Some uncertainty continues to cloud the forecast for the oil and gas industry as many market participants are taking a wait-and-see approach, hoping for credit markets to stabilize and economic growth to pick back up. In the final months of 2008, several companies announced plans to cancel or postpone investment and expansion plans in the region as prices continued to be weak and financing became more difficult to obtain.
The two storms
On Sept. 1, the center of Hurricane Gustav made landfall along the Louisiana coast as a strong category 2 hurricane. Gustav caused extensive flooding and power outages along the Gulf Coast and widespread shutdown of the region's energy production and refining infrastructure. Less than two weeks later, on Sept. 13, Hurricane Ike struck the coast, wreaking further havoc.

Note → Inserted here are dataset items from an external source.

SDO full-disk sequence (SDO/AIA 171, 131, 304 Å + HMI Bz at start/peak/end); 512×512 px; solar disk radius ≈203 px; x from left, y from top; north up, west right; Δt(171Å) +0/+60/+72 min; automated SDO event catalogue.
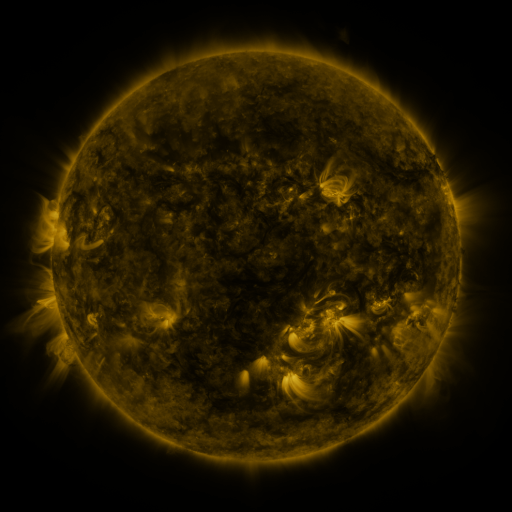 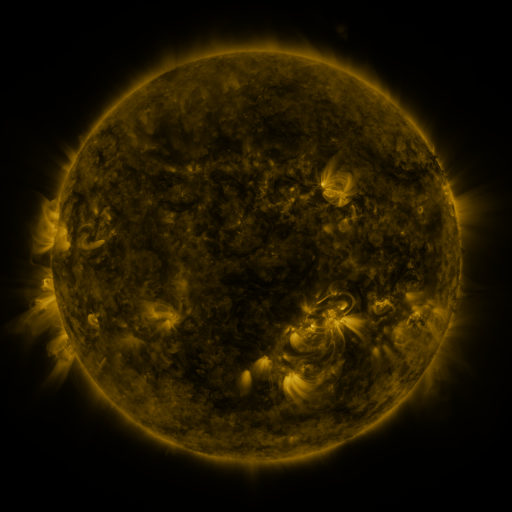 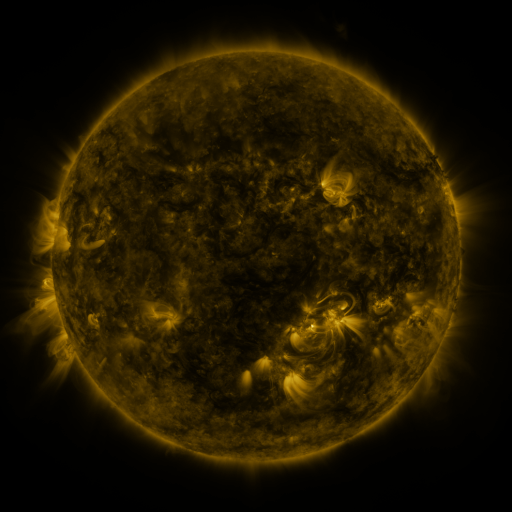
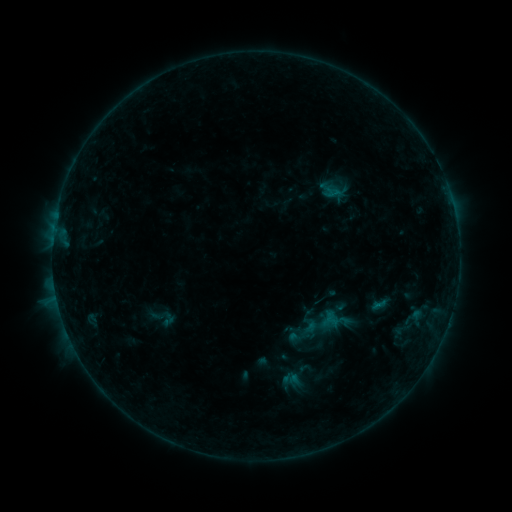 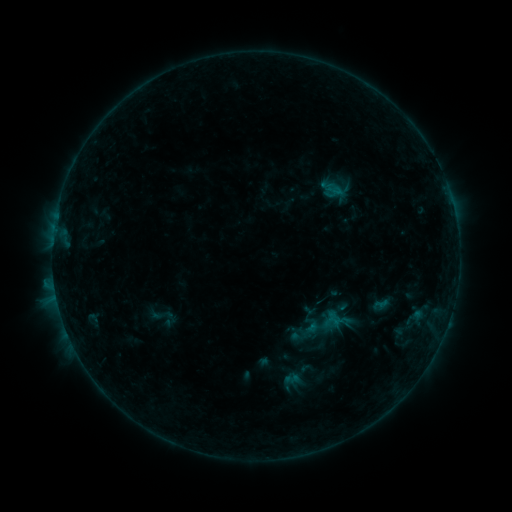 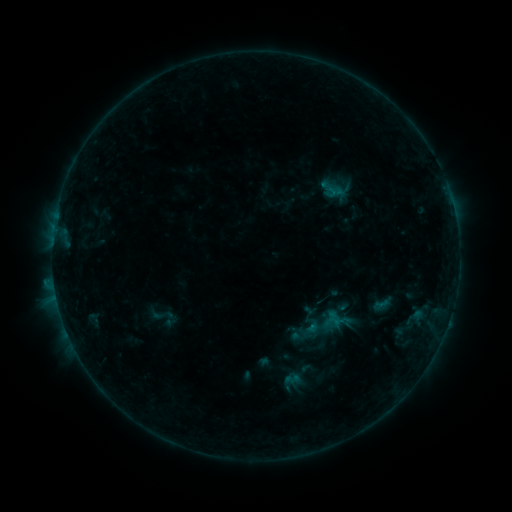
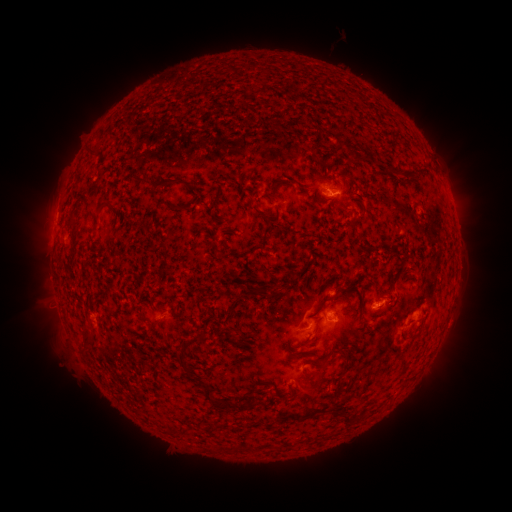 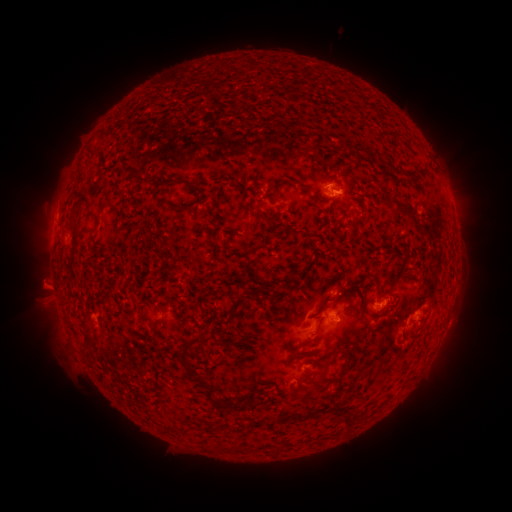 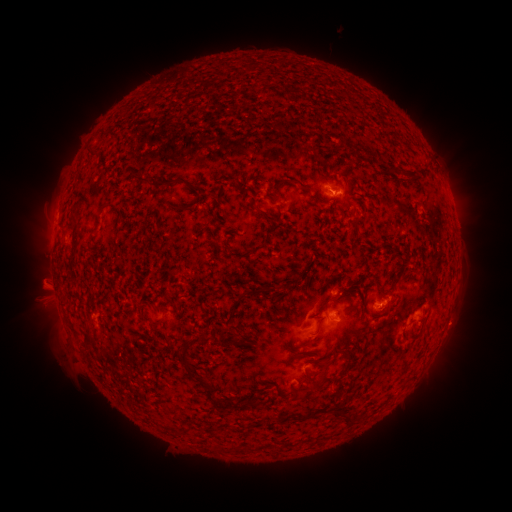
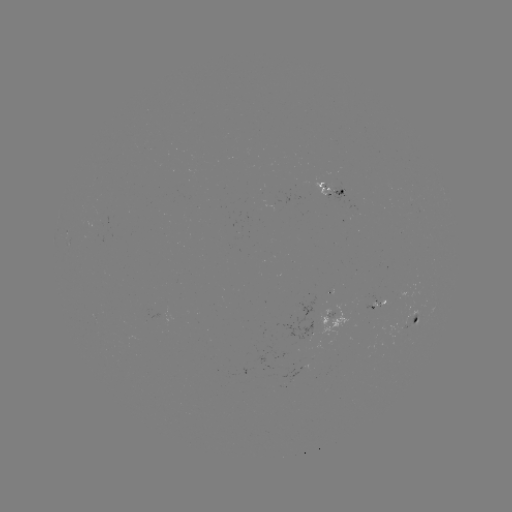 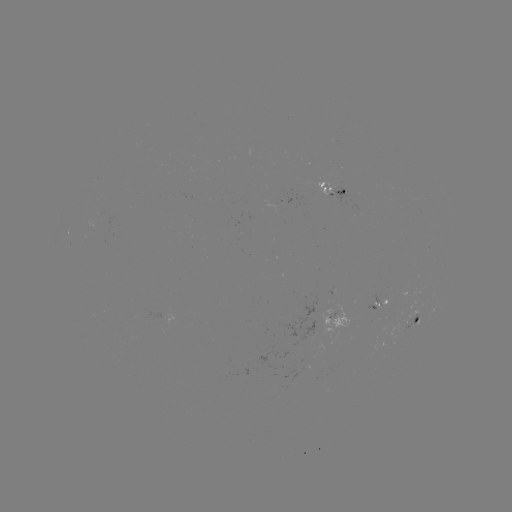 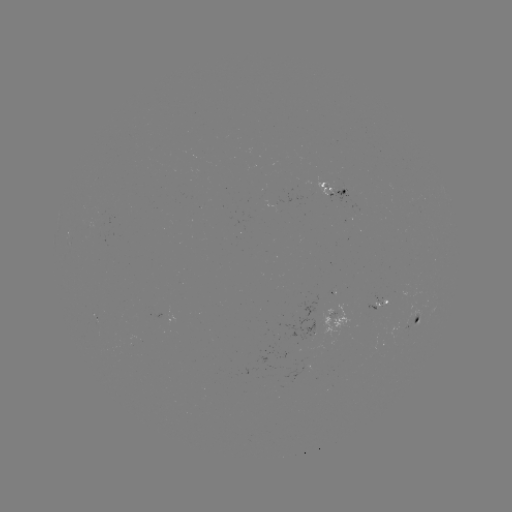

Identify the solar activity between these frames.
emerging-flux region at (381, 298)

The combined impact of the two hurricanes will prove to be the second-costliest on record, behind 2005's Hurricane Katrina, according to estimates published by Action Economics. The group calculates that total damage caused by Ike could amount to $27 billion, while Gustav will cost around $15 billion. Despite reports that the hurricanes caused little major long-term damage to the Gulf Coast's energy infrastructure, their impact on oil production and refining has been, by some accounts, just as devastating, if not more so, than that of Hurricanes Rita and Katrina in 2005.
The impact of Gustav and Ike on the Southeast's refineries had substantial short-term implications for the rest of the nation. The many refineries that shut down in advance of Hurricane Gustav remained closed until Ike passed 12 days later. Even without damage, shut-down refineries can take several weeks to restart operations, and electrical outages in storm-ravaged areas further delayed return to operations. The country's refinery utilization rate dropped to 66.7 percent, the lowest rate on record, pushing the amount of crude processed by U.S. refineries to record lows as well (see chart 1). Fuel distributors were forced to draw down the country's gasoline stocks to the lowest level in 41 years to maintain supplies at the pump (see chart 2).
About 5.2 million barrels of emergency exchange oil were released from the nation's Strategic Petroleum Reserve in the weeks following the two storms because some refineries were stranded without enough oil to process while pipelines in storm-damaged areas had not yet come back online. Despite efforts to bring as much supply to the market as possible, some areas of the Southeast, including Atlanta and Nashville, faced fuel shortages through early October.
The EIA estimates that about 14.5 million barrels of crude oil production (or about three days' worth of total U.S. output) were lost as a result of hurricane-related outages in 2008. But despite the significant disruption to energy supply caused by Gustav and Ike, the resulting price effect was relatively muted largely because the worsening financial situation that was surfacing around the globe curtailed demand.
Looking ahead to 2009
Falling oil prices indicate that market supply exceeds current demand by businesses and consumers. Thus, given the recent slowdown in the global economy, unless oil output is reduced considerably in the near term, prices are likely to remain low in the coming months. In the longer term, however, as global growth recovers, demand will resume its upward pressure on prices.
One question facing the industry right now is the extent to which exploration and production projects currently under way will be canceled or postponed as a result of the recent price decline and the financial turbulence affecting investments. Cancellations and delays become increasingly likely as prices fall below levels necessary to make the more capital-intensive projects profitable. A slowdown in new oil production projects could mean that future global production capacity will be reduced, resulting in additional price pressures when demand growth resumes down the road.